By The National Laboratories Office
Two graduate students from Texas A&M University have been awarded research fellowship grants facilitated by the TAMUS National Laboratories Office Global Security Scholar (GSS) Fellowship program.
The GSS Fellowship program offers Texas A&M University System graduate students research fellowship funding for work in nuclear securities and safeguards research. The program is supported by funding from the Program for International Nuclear Energy in the National Laboratories Office of the Texas A&M University System.
Sandia National Laboratories (SNL) has provided funding through the Center for Global Security and Cooperation and Sandia’s Campus Executive Program. The inaugural cohort of Texas A&M students awarded fellowships at SNL are Samuel Gailliot and Ryan Samuel.
Samuel Gailliot is a graduate student in the Statistics department who is originally from Wilmington, Ohio. His research interests are in statistical networks and Bayesian statistics for nuclear security. He commented, “I enjoy studying and finding connections between the wide range of topics on which my research will be built. This includes complexity, network and systems sciences. What I most enjoy about statistics specifically is the beauty and wide applicability of statistical techniques.”
He is impressed by scientists and statisticians he has met from the national labs and has always been interested in working for one of the labs. He is excited for the opportunity and potential projects and real work applications. Sam looks forward to learning more about the nuclear enterprise and visiting SNL in the future. He wants to continue his career as a research scientist after graduation.
Adam Willliams, Ph. D., Principal R&D Systems Engineer, SNL, who will be working with Gailliot said, “Leveraging Texas A&M’s growing expertise in statistical methods to evaluate complex systems is an exciting opportunity to collaborate and push the state-of-the-art. This partnership is exploring the cutting edge of developing and analyzing multilayer network models for better understanding critical national security missions. We look forward to transitioning these early successes into sustain relationship that support both advances in research and student development.”
Ryan Samuel is an Electrical Engineering Ph.D. student who was born in Washington D.C. and moved to College Station as a young child.
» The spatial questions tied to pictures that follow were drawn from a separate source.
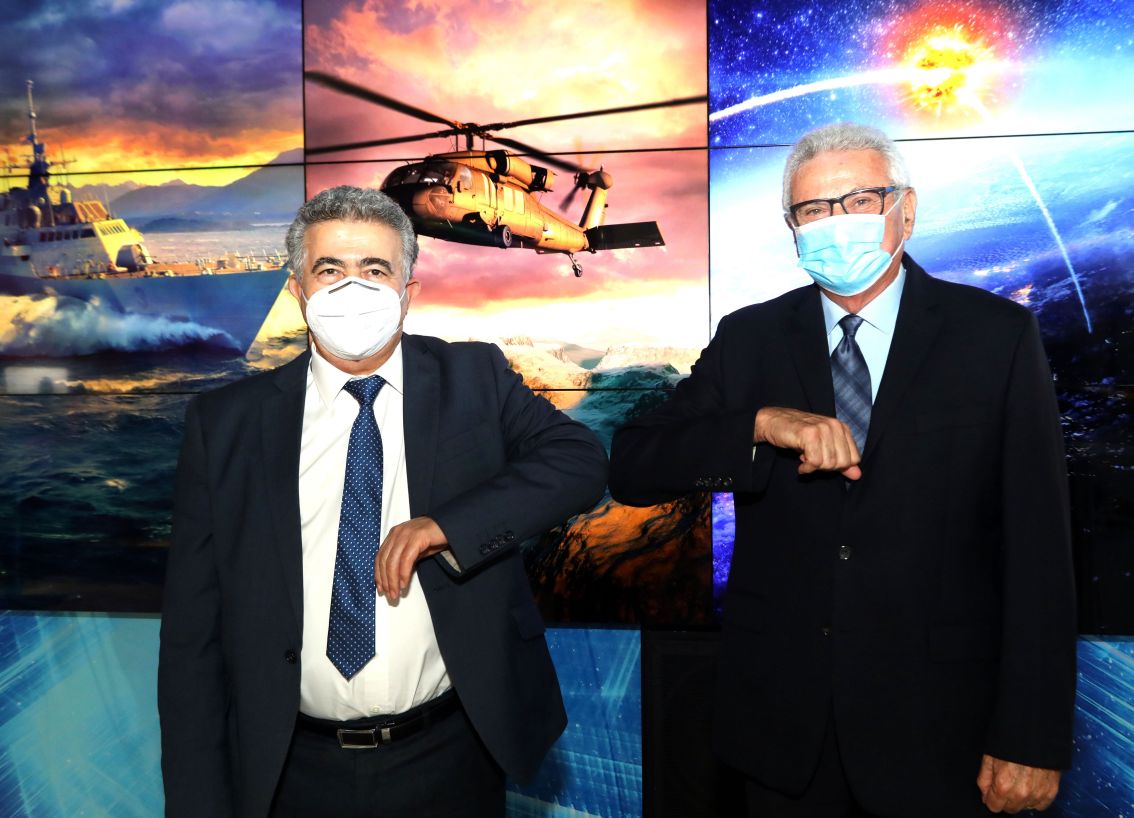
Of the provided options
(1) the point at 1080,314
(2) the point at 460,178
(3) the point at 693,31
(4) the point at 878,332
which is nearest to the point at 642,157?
(3) the point at 693,31

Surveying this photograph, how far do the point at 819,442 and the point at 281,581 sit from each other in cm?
82

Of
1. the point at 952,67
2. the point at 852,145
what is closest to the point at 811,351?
the point at 852,145

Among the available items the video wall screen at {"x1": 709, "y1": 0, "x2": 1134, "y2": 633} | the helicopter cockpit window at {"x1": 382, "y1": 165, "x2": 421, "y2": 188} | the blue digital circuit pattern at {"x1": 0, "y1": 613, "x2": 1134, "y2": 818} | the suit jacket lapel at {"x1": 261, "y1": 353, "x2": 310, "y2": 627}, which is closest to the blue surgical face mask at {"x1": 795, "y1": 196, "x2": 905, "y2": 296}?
the suit jacket lapel at {"x1": 261, "y1": 353, "x2": 310, "y2": 627}

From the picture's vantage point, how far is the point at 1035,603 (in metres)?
1.22

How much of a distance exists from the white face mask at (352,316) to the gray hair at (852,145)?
28.9 inches

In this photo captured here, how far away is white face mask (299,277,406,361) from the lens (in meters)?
1.41

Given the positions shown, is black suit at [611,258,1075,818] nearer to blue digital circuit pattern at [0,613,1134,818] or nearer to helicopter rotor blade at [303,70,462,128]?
blue digital circuit pattern at [0,613,1134,818]

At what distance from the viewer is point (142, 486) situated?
4.27 m

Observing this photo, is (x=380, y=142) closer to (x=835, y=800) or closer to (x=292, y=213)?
(x=292, y=213)

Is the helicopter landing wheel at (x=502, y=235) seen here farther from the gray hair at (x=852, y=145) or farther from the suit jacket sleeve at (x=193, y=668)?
the suit jacket sleeve at (x=193, y=668)

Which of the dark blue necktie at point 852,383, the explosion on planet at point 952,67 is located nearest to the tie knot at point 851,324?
the dark blue necktie at point 852,383

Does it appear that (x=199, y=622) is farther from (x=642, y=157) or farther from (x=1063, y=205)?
(x=1063, y=205)

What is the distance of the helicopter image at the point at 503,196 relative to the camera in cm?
386

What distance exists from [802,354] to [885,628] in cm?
45
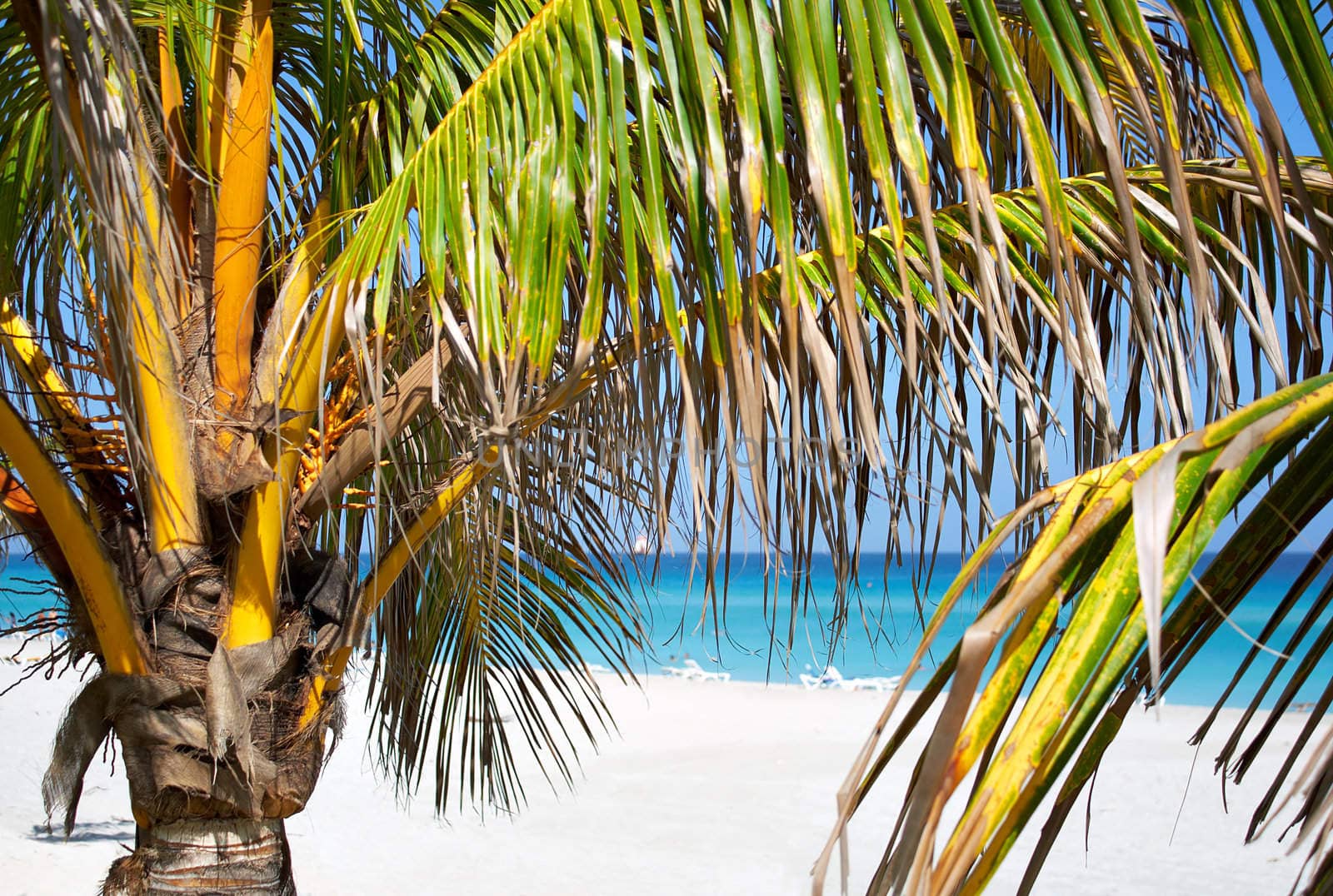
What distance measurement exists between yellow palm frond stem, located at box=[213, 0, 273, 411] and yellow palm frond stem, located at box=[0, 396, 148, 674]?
249 millimetres

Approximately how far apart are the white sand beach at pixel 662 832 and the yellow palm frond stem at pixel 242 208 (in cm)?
217

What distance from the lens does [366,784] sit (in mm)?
6504

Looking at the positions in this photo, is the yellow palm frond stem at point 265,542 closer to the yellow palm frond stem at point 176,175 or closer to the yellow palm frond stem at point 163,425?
the yellow palm frond stem at point 163,425

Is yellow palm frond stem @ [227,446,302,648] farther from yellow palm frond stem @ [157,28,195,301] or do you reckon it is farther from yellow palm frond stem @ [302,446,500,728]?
yellow palm frond stem @ [157,28,195,301]

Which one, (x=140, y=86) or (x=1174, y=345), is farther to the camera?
(x=140, y=86)

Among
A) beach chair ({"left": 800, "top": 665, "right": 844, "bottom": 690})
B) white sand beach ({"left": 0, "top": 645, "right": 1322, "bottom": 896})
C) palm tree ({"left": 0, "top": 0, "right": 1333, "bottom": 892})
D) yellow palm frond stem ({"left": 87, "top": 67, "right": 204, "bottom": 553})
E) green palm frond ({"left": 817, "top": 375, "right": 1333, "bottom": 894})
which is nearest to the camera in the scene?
green palm frond ({"left": 817, "top": 375, "right": 1333, "bottom": 894})

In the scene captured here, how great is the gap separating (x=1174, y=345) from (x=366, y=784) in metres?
6.27

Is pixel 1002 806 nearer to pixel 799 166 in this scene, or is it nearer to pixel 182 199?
pixel 799 166

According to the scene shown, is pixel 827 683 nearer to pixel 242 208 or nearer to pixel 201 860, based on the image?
pixel 201 860

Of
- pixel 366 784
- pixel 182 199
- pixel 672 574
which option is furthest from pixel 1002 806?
pixel 672 574

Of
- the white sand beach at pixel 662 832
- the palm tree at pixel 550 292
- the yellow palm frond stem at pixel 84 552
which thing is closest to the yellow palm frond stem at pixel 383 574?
the palm tree at pixel 550 292

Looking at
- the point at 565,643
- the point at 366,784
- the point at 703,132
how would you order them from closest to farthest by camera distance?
the point at 703,132 < the point at 565,643 < the point at 366,784

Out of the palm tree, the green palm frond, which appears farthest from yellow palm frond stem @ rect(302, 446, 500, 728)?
the green palm frond

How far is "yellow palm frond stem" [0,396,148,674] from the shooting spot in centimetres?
148
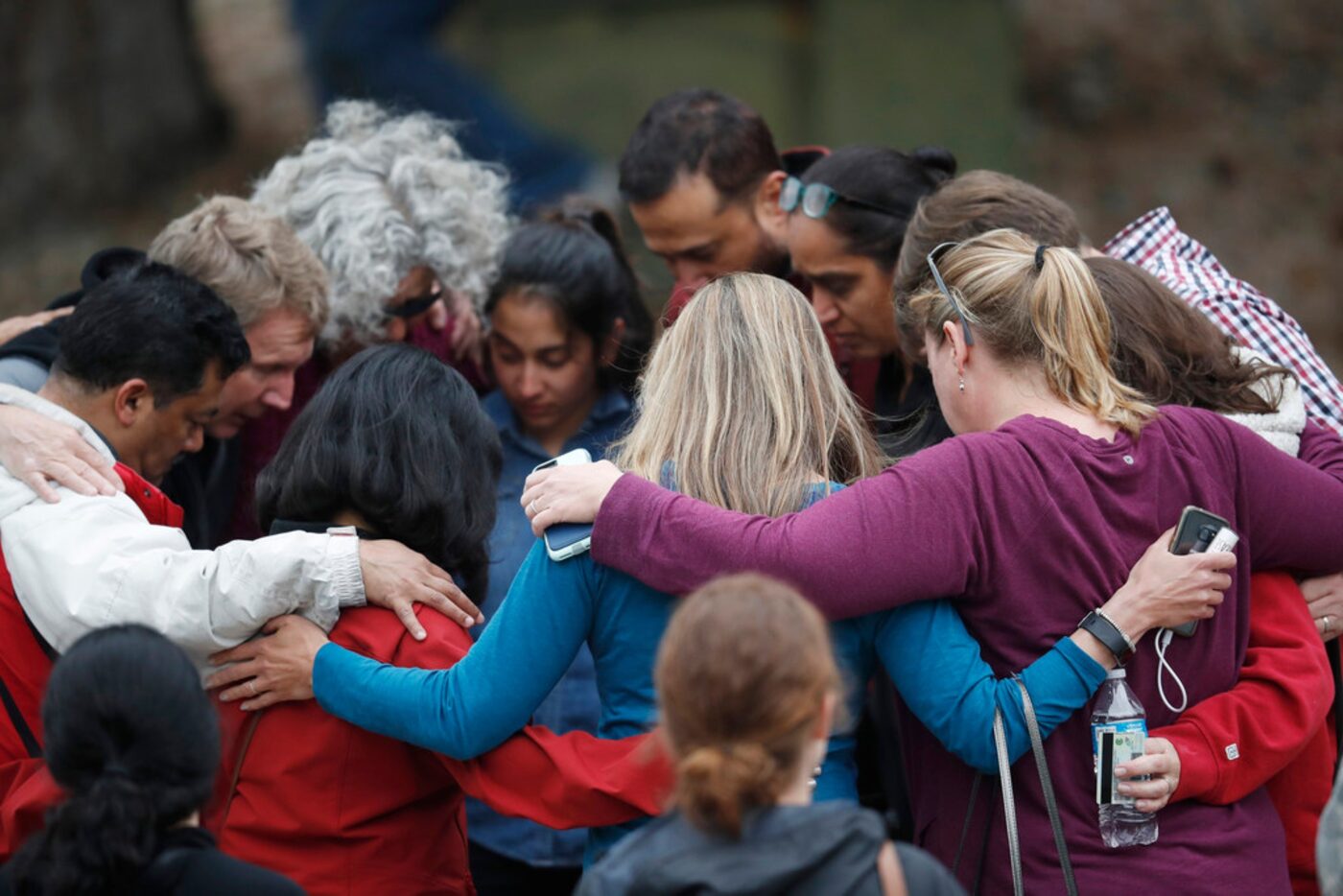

His research interests include applying tools from micro/nano device fabrication, material science, and computer engineering to make discoveries in fields such as physics and biology. “I like having to learn and consider many different concepts and I really enjoy the creative sandbox space where I can design, fabricate and test many different ideas within a week time frame,” he said.
He is looking forward to collaborating with researchers at SNL, learning more about the lab and working on projects that address global security. He is especially excited to work in particle physics research because he wanted to be a particle physicist in elementary school, an interest which he carried through to his undergraduate work on a plasma detector. He would like to continue his research endeavors after graduation.
In response to his award, Samuel said, “I would just like thank Texas A&M and the NanoBio Systems Lab for being such a great place for opportunity, Sandia National Labs for selecting me to collaborate with and my mom as my source of inspiration.”
Michael Hamel, Ph.D., Senior R&D Nuclear Engineer, SNL, who will be working with Samuel said, “We are excited to partner with TAMU’s AggieFab Nanofabrication Facility to explore unique and innovative fabrication methods for gamma-ray detecting microcalorimeters. This partnership fosters collaboration between experts at Sandia’s Microsystems Engineering, Science and Applications (MESA) Complex with colleagues at AggieFab to help tackle the unique challenges associated with the design and fabrication of a low-temperature, microfabricated, radiation detection system.”
Both Fellows will begin their research work with SNL this year. The National Laboratories Office is hoping to expand the GSS Fellows program to include several participants from Los Alamos National Laboratory and Lawrence Livermore National Laboratory.